Bu yüzden sokakta emziren kadınlar üzerinden, tiksintiyle, mahremiyetle meşrulatırıp, yeni çocuk sahibi olmuş kadınlara evde durmayı emretmeye hâd bulabiliyoruz.
Bu yüzden annemizin kendi kontrolünde aktif bir cinsel hayatı olması fikri bizi dehşete düşürüyor ve bu farâzi durumu en aşağılayıcı şey kabul edip, sayısız biçimde tiksinçleştirerek tarif edecek küfürler üretiyoruz.
Bu yüzden tüm varlıklarımızı yönetmemizi sağlayan en gizli bilgilerimizden birisi annemizin “kızlık” soyadı. Onun da ilk iki harfi tabii, o kadar da ölmedik.
Bunlar yüzünden kadınlar dayak yiyor, öldürülüyor, tecavüze uğruyorlar. Ve bu yüzden devlet ve medya tek bilek, tek ağız bu suçları işleyen erkeklerin suçlarını hafifletmeye, kadınlara “bunu bunu yaparsanız başınıza gelecek budur” mesajı vermeye çalışıyor.
Bu yüzden 60 kişinin herkesin gözü önünde azar azar katledilmesine “aşk” benzetmesi yapmayı cin fikirlilik zannedebilecek kadar aşağılık olunabiliyor.

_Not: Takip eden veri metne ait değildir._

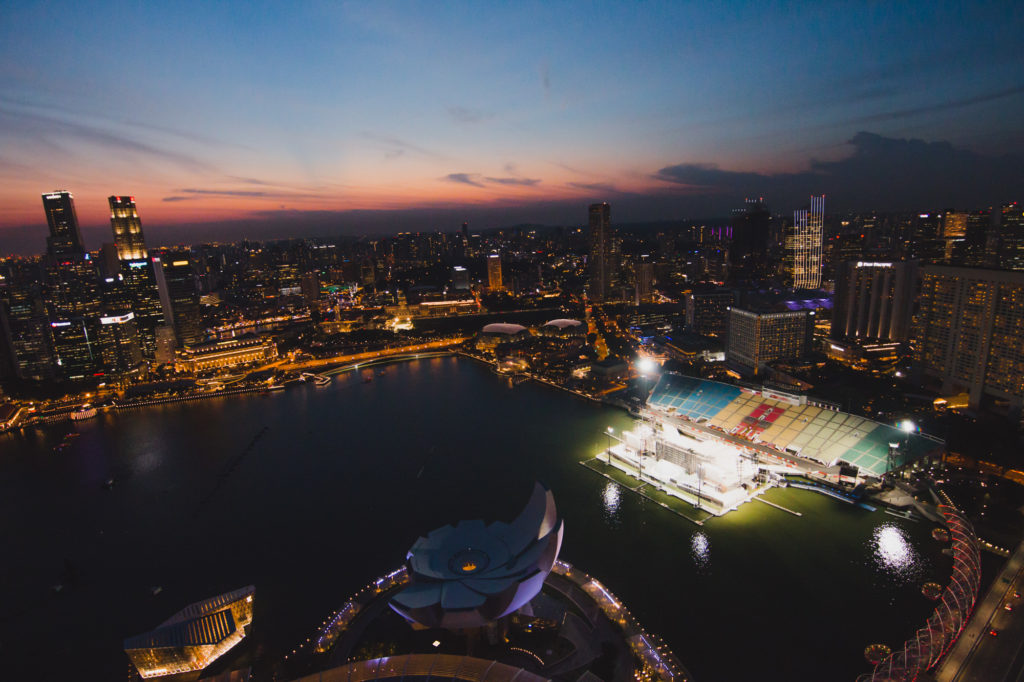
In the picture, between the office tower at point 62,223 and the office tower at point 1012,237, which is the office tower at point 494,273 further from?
the office tower at point 1012,237

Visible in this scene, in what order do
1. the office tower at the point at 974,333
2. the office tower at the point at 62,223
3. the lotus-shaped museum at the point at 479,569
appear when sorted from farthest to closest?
the office tower at the point at 62,223
the office tower at the point at 974,333
the lotus-shaped museum at the point at 479,569

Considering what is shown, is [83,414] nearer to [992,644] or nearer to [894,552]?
[894,552]

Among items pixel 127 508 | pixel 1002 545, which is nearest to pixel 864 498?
pixel 1002 545

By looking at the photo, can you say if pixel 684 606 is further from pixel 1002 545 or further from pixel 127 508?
pixel 127 508

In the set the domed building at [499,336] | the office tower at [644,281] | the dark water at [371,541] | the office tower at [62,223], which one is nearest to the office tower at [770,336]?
the dark water at [371,541]

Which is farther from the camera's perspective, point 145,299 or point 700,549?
point 145,299

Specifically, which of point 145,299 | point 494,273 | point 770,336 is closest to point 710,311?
point 770,336
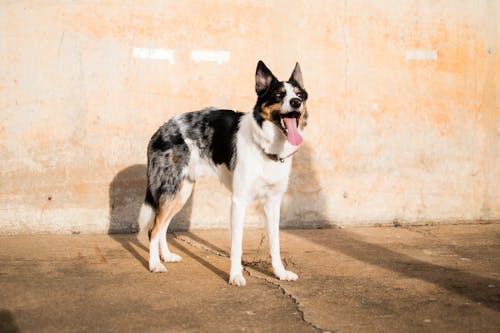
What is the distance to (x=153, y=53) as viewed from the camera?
649 centimetres

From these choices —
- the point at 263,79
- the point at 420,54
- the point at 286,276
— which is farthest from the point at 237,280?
the point at 420,54

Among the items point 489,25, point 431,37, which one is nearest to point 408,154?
point 431,37

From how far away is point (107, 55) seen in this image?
6.39 meters

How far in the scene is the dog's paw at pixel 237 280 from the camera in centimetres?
461

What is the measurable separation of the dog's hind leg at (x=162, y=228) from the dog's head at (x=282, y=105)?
1.09 metres

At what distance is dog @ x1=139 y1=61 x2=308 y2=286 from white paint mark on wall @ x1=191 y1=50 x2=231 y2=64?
1.30 m

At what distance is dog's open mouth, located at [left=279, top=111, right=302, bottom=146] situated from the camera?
4578mm

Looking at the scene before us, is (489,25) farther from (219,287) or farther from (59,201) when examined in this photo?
(59,201)

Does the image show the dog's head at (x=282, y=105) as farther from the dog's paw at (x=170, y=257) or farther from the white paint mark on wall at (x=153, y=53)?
the white paint mark on wall at (x=153, y=53)

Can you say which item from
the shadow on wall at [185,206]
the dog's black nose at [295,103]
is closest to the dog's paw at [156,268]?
the shadow on wall at [185,206]

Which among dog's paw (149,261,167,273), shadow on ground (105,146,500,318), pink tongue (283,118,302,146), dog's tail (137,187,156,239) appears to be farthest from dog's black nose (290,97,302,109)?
dog's paw (149,261,167,273)

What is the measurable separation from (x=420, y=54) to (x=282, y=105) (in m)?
3.24

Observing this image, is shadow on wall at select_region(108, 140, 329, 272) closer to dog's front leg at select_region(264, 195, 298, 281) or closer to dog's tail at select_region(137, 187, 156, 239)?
dog's tail at select_region(137, 187, 156, 239)

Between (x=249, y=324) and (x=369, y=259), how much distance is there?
2.09 meters
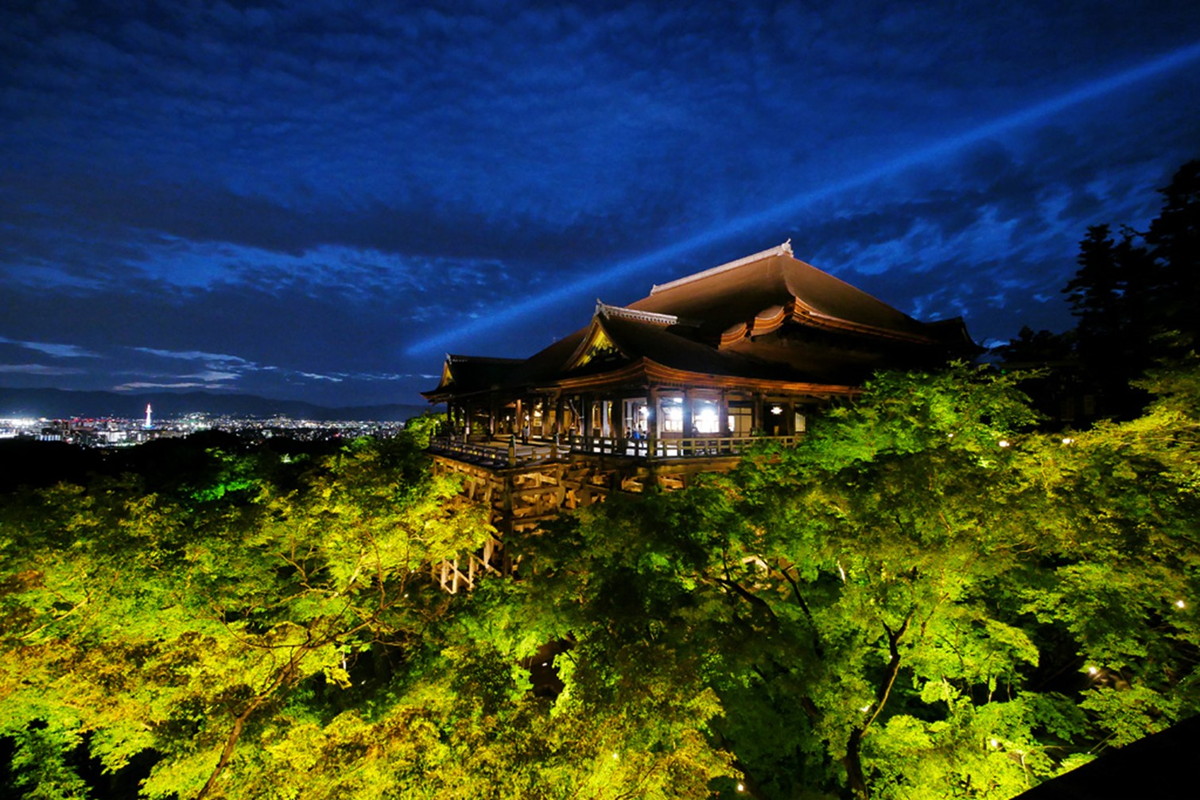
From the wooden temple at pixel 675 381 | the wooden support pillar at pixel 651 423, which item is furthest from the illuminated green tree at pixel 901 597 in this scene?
the wooden temple at pixel 675 381

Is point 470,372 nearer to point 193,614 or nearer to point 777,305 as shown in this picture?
point 777,305

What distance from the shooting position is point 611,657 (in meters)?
6.70

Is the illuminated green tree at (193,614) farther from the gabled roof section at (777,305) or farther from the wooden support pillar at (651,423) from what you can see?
the gabled roof section at (777,305)

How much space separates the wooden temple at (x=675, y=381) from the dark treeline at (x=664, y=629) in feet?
16.8

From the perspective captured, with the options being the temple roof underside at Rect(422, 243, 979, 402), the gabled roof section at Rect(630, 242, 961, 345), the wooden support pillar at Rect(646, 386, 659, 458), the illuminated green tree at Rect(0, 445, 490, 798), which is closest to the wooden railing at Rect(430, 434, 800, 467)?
the wooden support pillar at Rect(646, 386, 659, 458)

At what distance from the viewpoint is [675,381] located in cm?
1664

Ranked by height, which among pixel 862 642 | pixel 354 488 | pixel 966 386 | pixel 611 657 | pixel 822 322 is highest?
pixel 822 322

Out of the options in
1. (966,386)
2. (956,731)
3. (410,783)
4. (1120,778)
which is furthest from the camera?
(966,386)

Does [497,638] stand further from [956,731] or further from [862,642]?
[956,731]

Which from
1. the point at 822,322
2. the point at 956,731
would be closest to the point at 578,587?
the point at 956,731

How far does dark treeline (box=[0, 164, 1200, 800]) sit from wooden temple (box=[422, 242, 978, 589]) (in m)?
5.12

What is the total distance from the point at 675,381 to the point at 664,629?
10313mm

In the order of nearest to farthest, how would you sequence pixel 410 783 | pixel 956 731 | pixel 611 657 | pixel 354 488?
pixel 410 783, pixel 611 657, pixel 956 731, pixel 354 488

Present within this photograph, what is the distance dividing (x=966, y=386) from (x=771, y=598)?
8197 millimetres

Ve bu yüzden, kadın cinselliğinden, toplu katliamla eş tutacak kadar tiksinen ve korkan devlet, elbette aşağı gördüğü bir halkın, öldürdüğü kadınlarınının çıplak bedenlerini o halka en büyük hakaret olarak görüp, iştahla bunu bir silah olarak kullanıyor ve Türk’lükle beraber erkekliği de okşamayı hiçbir zaman ihmal etmiyor.
Çünkü biz güçsüzsek, birileri bizim seviyemize gelme ümidi olmaksızın bizden güçsüz olmak, en güçsüz halimizle bile bizim korumamıza ihtiyaç duymak zorunda. Hiç değilse çizgiyi aştıklarında istediğimiz şekilde hâdlerini bildirmemizin bir meşruiyeti olmalı. Çünkü kendimize biçecek başka bir değer bize öğretilmedi.

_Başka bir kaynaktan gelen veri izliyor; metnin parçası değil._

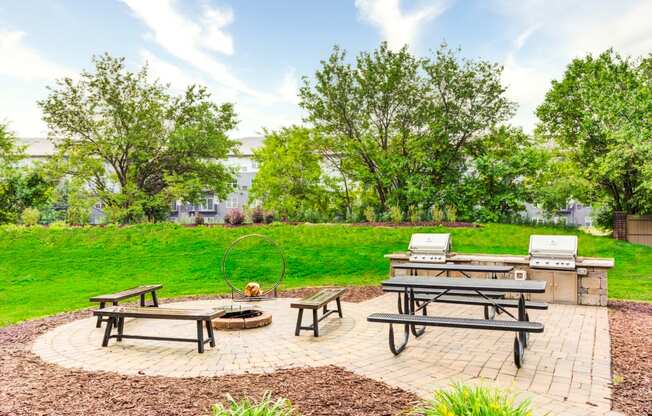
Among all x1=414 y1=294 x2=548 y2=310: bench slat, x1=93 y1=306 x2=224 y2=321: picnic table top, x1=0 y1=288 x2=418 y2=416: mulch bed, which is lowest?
x1=0 y1=288 x2=418 y2=416: mulch bed

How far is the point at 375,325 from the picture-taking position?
6754mm

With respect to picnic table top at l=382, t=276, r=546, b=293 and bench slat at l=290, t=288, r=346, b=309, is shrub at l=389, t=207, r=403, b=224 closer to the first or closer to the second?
bench slat at l=290, t=288, r=346, b=309

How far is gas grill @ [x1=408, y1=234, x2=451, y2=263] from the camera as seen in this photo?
980cm

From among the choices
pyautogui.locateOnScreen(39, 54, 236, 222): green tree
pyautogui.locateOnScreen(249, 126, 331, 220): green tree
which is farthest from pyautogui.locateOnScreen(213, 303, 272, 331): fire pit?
pyautogui.locateOnScreen(39, 54, 236, 222): green tree

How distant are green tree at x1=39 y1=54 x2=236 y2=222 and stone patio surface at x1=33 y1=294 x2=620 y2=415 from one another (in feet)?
44.2

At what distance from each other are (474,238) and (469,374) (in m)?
11.6

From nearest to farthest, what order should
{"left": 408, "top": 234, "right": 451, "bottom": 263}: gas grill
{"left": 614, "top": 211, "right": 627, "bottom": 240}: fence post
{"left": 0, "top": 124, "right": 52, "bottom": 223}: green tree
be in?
{"left": 408, "top": 234, "right": 451, "bottom": 263}: gas grill < {"left": 614, "top": 211, "right": 627, "bottom": 240}: fence post < {"left": 0, "top": 124, "right": 52, "bottom": 223}: green tree

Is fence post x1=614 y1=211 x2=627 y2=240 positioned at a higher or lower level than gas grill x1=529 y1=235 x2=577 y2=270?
higher

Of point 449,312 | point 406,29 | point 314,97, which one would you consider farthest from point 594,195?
point 449,312

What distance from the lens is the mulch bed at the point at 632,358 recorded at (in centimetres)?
383

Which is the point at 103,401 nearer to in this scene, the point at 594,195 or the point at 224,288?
the point at 224,288

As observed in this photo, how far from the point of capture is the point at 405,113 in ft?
65.1

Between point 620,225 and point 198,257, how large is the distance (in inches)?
618

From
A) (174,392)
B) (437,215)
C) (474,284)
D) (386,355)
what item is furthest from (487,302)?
(437,215)
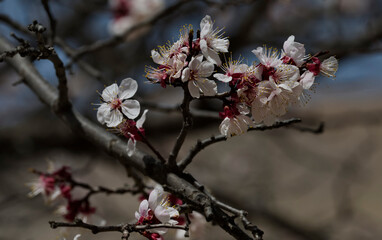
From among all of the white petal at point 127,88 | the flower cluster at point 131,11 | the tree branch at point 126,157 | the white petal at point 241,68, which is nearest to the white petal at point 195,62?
the white petal at point 241,68

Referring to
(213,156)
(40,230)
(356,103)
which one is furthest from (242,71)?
(356,103)

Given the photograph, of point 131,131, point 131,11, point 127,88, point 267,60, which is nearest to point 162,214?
point 131,131

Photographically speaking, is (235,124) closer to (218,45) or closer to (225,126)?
(225,126)

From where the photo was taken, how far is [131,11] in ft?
11.4

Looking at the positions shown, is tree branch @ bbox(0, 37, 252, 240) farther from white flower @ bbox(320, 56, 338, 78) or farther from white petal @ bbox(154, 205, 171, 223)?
white flower @ bbox(320, 56, 338, 78)

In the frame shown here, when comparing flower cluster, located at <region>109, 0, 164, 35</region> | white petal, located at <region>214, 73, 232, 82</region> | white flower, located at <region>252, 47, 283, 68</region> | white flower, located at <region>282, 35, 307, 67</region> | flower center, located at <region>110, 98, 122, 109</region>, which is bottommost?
flower center, located at <region>110, 98, 122, 109</region>

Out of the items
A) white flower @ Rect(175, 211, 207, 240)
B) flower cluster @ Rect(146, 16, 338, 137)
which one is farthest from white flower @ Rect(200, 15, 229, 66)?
white flower @ Rect(175, 211, 207, 240)

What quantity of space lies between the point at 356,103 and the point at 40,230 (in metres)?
6.27

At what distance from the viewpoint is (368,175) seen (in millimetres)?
6211

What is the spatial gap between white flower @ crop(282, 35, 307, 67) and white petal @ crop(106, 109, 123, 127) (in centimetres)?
47

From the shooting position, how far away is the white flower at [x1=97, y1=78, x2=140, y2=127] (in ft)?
3.60

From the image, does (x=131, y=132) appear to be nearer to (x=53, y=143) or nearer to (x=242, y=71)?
(x=242, y=71)

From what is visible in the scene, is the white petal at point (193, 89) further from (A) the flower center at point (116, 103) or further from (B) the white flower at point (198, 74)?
(A) the flower center at point (116, 103)

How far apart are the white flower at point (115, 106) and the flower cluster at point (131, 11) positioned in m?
2.41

Erkeklik, devletin bize zorla giydirdiği kendi sahte görüntüsünden başka bir şey değil. Kendi vahşetine bizi suç ortağı etmek, zorbalığıyla empati kurmamızı sağlamak için.
Erkekliği öldürmedikçe, ve buna kendi erkekliğimizden başlamadıkça hep güçsüz kalacak, biz güçlü hissedebilelim diye zorbalıkla güçsüzleştirilenlere üstün gelmeyi kudret sanmanın acınası hâlinde kalacağız.

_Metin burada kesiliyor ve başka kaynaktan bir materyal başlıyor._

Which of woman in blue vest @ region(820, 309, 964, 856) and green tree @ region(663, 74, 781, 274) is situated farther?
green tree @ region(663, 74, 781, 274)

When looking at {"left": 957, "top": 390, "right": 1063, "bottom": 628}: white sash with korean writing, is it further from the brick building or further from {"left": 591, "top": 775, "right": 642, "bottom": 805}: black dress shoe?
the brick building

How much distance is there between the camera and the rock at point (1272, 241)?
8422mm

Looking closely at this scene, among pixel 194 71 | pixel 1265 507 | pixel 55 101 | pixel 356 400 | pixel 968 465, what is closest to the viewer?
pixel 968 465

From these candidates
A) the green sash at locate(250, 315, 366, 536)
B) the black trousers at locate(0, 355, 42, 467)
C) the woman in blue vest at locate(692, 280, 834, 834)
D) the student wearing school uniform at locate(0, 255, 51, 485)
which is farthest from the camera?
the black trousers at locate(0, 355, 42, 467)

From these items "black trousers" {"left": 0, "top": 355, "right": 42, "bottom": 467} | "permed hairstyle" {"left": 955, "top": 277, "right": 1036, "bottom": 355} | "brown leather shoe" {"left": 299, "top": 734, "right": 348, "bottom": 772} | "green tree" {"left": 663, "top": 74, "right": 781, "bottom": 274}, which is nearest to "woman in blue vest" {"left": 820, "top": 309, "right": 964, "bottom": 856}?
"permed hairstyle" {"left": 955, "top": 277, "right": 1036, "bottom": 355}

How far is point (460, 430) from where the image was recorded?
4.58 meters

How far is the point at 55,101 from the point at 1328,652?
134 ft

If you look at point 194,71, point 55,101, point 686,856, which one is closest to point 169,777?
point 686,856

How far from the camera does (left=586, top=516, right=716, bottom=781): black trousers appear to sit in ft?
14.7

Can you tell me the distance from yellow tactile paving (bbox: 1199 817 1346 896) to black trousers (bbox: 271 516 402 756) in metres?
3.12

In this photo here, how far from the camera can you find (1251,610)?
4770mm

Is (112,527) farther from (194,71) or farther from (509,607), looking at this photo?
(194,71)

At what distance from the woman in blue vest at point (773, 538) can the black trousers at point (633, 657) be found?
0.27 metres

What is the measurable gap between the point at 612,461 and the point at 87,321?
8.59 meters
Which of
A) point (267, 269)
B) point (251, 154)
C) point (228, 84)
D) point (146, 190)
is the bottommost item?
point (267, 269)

Kendi küçük erkekliklerimizle her zaman güçsüzüz, her zaman bizden daha erkek olan, en erkek olan, erkekliği düzenleyen ve yönetenler olacak.
Biz yalnızca beraber güçlüyüz, gücü gasp edilenlerin zincirlerini kırmayı, kendi minik iktidarlarımıza vereceği zarara rağmen göze alarak güçlenebiliriz yalnızca.
Deniz Güngören
Not: Cemal Bâli Akal’ın “Siyasi İktidarın Cinsiyeti” ve Pınar Selek’in “Sürüne Sürüne Erkek Olmak” kitaplarından, birebir alıntı yapmasam da, çerçeve olarak etkilendim ve faydalandım. İkisine de çok teşekkür ederim.